Entrambe le valutazoni giustificative della compensazione qui ipotizzate (ispirate al criterio che se il giudice di merito decida ponendosi in contrasto con orientamenti consolidati, ravvisi in ciò un giusto motivo di compensazione), non trasparivano anche solo per via indiretta dalla motivazione della sentenza impugnata come implicitamente assunte a giustificazione della compensazione e tanto ha giustificato la cassazione della sentenza impugnata sul punto in cui ha disposto immotivatamente la compensazione.

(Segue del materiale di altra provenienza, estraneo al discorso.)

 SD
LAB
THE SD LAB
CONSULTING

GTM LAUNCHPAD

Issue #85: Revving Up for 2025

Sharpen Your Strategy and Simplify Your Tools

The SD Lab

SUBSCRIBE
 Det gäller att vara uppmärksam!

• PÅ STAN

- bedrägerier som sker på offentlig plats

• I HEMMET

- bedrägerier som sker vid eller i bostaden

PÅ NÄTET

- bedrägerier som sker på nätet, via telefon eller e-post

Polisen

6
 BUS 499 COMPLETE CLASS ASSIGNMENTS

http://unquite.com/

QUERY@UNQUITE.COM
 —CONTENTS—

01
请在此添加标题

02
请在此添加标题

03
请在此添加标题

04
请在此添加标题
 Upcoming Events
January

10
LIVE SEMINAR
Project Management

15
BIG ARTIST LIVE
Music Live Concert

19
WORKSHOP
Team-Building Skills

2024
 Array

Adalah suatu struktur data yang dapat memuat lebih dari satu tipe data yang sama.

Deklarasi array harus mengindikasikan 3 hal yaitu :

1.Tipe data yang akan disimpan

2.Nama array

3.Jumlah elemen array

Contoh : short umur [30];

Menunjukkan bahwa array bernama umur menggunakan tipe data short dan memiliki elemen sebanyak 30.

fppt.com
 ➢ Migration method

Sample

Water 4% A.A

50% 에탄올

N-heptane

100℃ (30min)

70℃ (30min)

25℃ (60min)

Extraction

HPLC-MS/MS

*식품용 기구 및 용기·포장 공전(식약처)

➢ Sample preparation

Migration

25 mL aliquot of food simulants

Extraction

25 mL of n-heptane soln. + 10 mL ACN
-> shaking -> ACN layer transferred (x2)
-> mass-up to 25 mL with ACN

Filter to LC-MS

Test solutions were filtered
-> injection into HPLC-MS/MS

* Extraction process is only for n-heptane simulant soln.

Sono invece sussumibili, perchè non richiedono accertamenti di fatto, a fondamento della decisione nel merito resa da questa Corte sulle spese del giudizio di merito, sia pure ferme le statuizioni di merito.

Ed in tal senso sono qui assunte e consentono alla Corte di ravvisare giusti motivi per compensare le spese giudiziali del giudizio di merito per il fatto che la statuizione sul merito resa dal Tribunale contraddiceva nei sensi ora detti sia il consolidato sentire sulla distinzione fra l’una e l’altra opposizione (che impediva l’assorbimento), sia la giurisprudenza di legittimità.

Le spese del giudizio di merito sono, dunque, compensate.

3. La Corte ritiene che anche le spese del giudizio di cassazione, nonostante il primo motivo sia stato ritenuto fondato e la sentenza cassata sul punto, debbano essere compensate sulla base del seguente principio di diritto: nell’invocare, in regime anteriore a quello introdotto dalla L. 28 dicembre 2005, n. 263, art. 2, comma 1, lett. a) il controllo della Corte di cassazione su una motivazione di compensazione delle spese resa dal giudice di merito senza motivazione espressa od implicita, il ricorrente in cassazione, nell’accedere al giudizio di legittimità, è tenuto a valutare, ponendosi nell’ottica che avrebbe dovuto seguire il giudice di merito, se effettivamente non ricorressero possibili ragioni di compensazione delle spese, di modo che, se la Corte di cassazione accoglie il motivo e, quindi, ritiene di procedere alla decisione sul merito quanto alle spese, la circostanza che la Corte stessa ravvisi che effettivamente vi erano ragioni di compensazione riguardo ad esse giustifica ampiamente la compensazione anche delle spese del giudizio di cassazione.

Ciò, perchè il ricorso per cassazione risulta proposto per censurare un vizio della sentenza di merito che in concreto non si risolveva in un pregiudizio per il ricorrente.

Nella specie non va sottaciuto che il ricorrente, sulla base della giurisprudenza della Corte avrebbe dovuto essere ben consapevole che l’opposizione della Rete Italia era stata erroneamente dichiarata inammissibile quanto alla seconda e terza ragione, mentre, quanto alla seconda sarebbe stata anche fondata avuto riguardo alla sentenza, di cui è stato parte, cioè alla citata Cass. n. 17134 del 2005.

Il che – ritiene il Collegio – avrebbe dovuto suggerirgli di non assoggettare a ricorso per cassazione la pur immotivata statuizione sulle spese, che risultava sostanzialmente “giusta”, se non altro perchè l’opposizione all’esecuzione avrebbe dovuto accogliersi quanto alla seconda ragione (accoglimento che assorbiva la prima), il che, se il giudice di merito avesse correttamente considerato che le opposizioni erano due e con oggetto distinto e le avesse decise correttamente, avrebbe comportato una situazione di soccombenza reciproca, ampiamente giustificativa della compensazione.

Ragione questa che, a differenza di quanto ha fatto per statuire sulle spese del giudizio di merito, questa Corte, dovendo provvedere sulle spese del “suo” giudizio, può invece, per quanto s’è detto, valutare.

PQM

La Corte accoglie il primo motivo di ricorso. Dichiara assorbito il secondo. Cassa la sentenza impugnata in relazione quanto alla statuizione di compensazione delle spese e, decidendo nel merito sulle spese del giudizio davanti al Tribunale di Reggio Calabria, le compensa per giusti motivi. Compensa, altresì, per giusti motivi le spese del giudizio di cassazione.

Così deciso in Roma, nella Camera di consiglio della Terza Sezione Civile, il 12 maggio 2011.